Delayed fatherhood in mice decreases reproductive fitness and longevity of offspring.

This study aims to analyze, in mice, the long-term effects of delayed fatherhood on reproductive fitness and longevity of offspring. Hybrid parental-generation (F(0)) males, at the age of 12, 70, 100, and 120 wk, were individually housed with a randomly selected 12-wk-old hybrid female. The reproductive fitness of first-generation (F(1)) females was tested from the age of 25 wk until the end of their reproductive life. In F(1) males, the testing period ranged from the age of 52 wk until death. Breeding F(1) females from the 120-wk group displayed interbirth intervals longer than females from the 12-, 70-, and 100-wk groups. Furthermore, F(2) pups begotten by F(1) studs exhibited weaning weights lower than pups from the 12- and 70-wk groups. Offspring from the 120-wk group exhibited shorter survival times associated with lower incidence of tumorigenesis and higher loss of body weight when approaching death when compared to F(1) offspring from younger age-groups. The results indicate that advanced paternal age at conception has negative long-term effects on reproductive fitness and longevity of offspring in the mouse model.

Long-term effects of delayed fatherhood in mice on postnatal development and behavioral traits of offspring.

This study aims to analyze, in mice, the long-term effects of delayed fatherhood on postnatal development, spontaneous motor activity, and learning capacity of offspring. Hybrid parental-generation (F(0)) males, at the age of 12, 70, 100, and 120 wk, were individually housed with a randomly selected 12-wk-old hybrid female. The resulting first-generation (F(1)) offspring were tested for several developmental and behavioral variables. Cumulative percentage of F(1) pups that attained immediate righting in the 120-wk group was lower than that found in the 12-, 70-, and 100-wk groups. Furthermore, the postnatal day of attaining immediate righting was higher in pups from the 120-wk group when compared to pups from the other age-groups. At the age of 20 wk, F(1) offspring from the 120-wk group displayed lower counts of motor activity than offspring from the 12-, 70-, and 100-wk groups.

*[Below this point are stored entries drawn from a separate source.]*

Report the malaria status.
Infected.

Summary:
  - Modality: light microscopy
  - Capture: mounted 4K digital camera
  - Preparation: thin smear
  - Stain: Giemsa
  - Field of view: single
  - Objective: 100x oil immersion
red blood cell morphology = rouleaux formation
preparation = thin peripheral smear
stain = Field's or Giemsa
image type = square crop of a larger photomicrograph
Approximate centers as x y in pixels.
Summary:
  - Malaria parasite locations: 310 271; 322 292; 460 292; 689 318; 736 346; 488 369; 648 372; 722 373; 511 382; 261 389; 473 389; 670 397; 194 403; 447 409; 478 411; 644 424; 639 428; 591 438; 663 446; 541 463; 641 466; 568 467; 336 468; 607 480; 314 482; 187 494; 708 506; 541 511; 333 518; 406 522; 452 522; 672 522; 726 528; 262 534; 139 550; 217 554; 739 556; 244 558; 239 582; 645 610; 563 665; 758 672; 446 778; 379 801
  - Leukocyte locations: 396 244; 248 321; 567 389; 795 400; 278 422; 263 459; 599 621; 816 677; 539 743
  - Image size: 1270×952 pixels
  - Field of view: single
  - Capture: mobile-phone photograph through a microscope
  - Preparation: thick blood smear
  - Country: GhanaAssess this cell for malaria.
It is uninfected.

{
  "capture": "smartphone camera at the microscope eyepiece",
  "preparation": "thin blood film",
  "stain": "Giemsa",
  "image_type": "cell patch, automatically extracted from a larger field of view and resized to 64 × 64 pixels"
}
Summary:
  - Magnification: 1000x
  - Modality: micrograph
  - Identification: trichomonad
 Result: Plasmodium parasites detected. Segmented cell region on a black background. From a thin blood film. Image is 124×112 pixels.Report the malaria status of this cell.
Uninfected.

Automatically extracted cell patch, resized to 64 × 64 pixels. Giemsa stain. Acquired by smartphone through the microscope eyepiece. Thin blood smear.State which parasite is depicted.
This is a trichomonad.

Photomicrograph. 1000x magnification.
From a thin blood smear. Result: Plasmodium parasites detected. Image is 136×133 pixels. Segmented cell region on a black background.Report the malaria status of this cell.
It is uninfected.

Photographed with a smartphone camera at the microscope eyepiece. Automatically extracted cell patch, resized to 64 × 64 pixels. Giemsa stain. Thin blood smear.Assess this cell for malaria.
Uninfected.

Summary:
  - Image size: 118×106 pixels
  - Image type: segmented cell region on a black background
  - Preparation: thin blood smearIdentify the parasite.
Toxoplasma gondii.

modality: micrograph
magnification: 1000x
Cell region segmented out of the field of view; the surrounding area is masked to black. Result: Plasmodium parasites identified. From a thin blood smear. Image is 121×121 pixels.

One week later, a higher percentage of offspring from the 100- and 120-wk groups entered the dark compartment during the retention trial of the passive-avoidance test when compared to offspring from the 12-wk group. Offspring from the 120-wk group exhibited also lower step-through latency in the retention trial than offspring from the 12-, 70-, and 100-wk groups. These results show that advanced paternal age at conception has long-term effects on preweaning development, spontaneous motor activity, and reduced passive-avoidance learning capacity of mouse offspring.